If we now do a spectral analysis, the power spectra are confounded by all our new signal components::

  cfg = spy.StructDict()
  cfg.tapsmofrq = 1
  cfg.foilim = [0, 60]
  cfg.polyremoval = None
  cfg.keeptrials = False   # trial averaging
  fft_nui_spectra = spy.freqanalysis(data_nui, cfg)

.. note::
   We explicitly set ``polyremoval=None`` to see the full effect of our confounding signal components. The default for :func:`~syncopy.freqanalysis` is ``polyremoval=0``, which removes polynoms of 0th order: constant offsets (*de-meaning*).

.. hint::
   We did not specify the ``method`` parameter for the :func:`~syncopy.freqanalysis` call as multi-tapered Fourier analysis (``method='mtmfft'``) is the default. To learn about the defaults of any Python function you can inspect its signature with ``spy.freqanalysis?`` or ``help(spy.freqanalysis)`` typed into an interpreter

Let's see what we got::

  fft_nui_spectra.singlepanelplot()

.. image:: fft_nui_spec.png
   :height: 250px

We see strong low-frequency components, originating from both the offset and the trend. We also see the nuisance signal spectral peak at 50Hz.

Filtering
---------
Filtering of signals in general removes/suppresses unwanted signal components. This can be done both in the *time-domain* and in the *frequency-domain*. For offsets and (low-order) polynomial trends, fitting a model directly in the time domain, and subtracting the obtained trend, is the preferred solution. This can be controlled in Syncopy with the ``polyremoval`` parameter, which is also directly available in :func:`~syncopy.freqanalysis`.

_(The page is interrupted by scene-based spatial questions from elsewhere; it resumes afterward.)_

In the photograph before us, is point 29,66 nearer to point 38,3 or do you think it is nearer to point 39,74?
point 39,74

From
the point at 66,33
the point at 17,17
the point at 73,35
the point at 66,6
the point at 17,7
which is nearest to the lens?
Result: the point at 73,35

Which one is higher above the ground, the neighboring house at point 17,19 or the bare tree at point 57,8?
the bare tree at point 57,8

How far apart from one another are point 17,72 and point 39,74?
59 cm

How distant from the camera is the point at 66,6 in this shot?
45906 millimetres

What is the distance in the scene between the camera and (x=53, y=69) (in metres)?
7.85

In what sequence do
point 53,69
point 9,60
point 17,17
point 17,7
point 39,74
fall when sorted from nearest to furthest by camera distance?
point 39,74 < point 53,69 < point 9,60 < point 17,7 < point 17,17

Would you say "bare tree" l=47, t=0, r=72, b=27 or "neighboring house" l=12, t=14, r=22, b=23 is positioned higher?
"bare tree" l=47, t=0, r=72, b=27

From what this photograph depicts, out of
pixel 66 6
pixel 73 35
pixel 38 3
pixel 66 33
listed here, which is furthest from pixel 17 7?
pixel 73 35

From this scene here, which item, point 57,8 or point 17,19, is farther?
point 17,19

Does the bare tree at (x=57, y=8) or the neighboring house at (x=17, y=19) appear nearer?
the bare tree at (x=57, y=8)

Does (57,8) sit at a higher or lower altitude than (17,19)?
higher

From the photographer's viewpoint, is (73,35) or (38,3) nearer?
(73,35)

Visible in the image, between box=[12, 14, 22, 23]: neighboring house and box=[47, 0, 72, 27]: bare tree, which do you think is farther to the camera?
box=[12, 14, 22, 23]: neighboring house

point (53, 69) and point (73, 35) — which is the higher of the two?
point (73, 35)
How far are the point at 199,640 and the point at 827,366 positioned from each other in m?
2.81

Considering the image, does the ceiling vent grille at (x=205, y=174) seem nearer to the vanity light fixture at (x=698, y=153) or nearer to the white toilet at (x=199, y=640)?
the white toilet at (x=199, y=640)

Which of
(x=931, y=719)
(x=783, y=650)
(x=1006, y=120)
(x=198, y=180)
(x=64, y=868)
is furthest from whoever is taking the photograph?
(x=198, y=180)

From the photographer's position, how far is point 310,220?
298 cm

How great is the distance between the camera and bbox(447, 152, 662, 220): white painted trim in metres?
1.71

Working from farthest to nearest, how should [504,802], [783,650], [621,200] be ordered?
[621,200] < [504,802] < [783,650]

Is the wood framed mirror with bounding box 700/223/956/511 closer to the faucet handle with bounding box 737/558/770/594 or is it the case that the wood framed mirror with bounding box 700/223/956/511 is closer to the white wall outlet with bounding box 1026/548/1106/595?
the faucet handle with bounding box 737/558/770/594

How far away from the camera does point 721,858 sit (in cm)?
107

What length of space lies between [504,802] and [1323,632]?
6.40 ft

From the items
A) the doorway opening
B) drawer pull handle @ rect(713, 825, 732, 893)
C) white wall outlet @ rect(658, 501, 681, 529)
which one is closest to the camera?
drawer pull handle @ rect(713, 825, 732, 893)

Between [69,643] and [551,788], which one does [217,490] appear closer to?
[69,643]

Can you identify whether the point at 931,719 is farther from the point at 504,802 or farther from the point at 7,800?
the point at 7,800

Removing signal components in the frequency domain is typically done with *finite impulse response* (FIR) filters or *infinite impulse response* (IIR) filters. Syncopy supports one of each kind, a FIR `windowed sinc <https://en.wikipedia.org/wiki/Sinc_filter>`_ and the `Butterworth filter <https://en.wikipedia.org/wiki/Butterworth_filter>`_ from the IIR family. For both filters we have low-pass (``'lp'``), high-pass (``'hp'``), band-pass (``'bp'``) and band-stop(Notch) (``'bp'``) designs available.

To clean up our dataset above, we remove the linear trend and apply a low-pass 12th order Butterworth filter::

  data_pp = spy.preprocessing(data_nui,
                              filter_class='but',
			      filter_type='lp',
			      polyremoval=1,
			      freq=40,
			      order=12)

Now let's reuse our ``cfg`` from above to repeat the spectral analysis with the preprocessed data::

  spec_pp = spy.freqanalysis(data_pp, cfg)
  spec_pp.singlepanelplot()

.. image:: fft_pp_spec.png
   :height: 250px

As expected for a low-pass filter, all frequencies above 40Hz are strongly attenuated (note the log scale, so the suppression is around 2 orders of magnitude). We also removed the low-frequency components from the offset and trend, but acknowledge that we also lost a bit of the original white noise power around 0-2Hz. Importantly, the spectral power of our frequency band of interest, around 30Hz, remained virtually unchanged.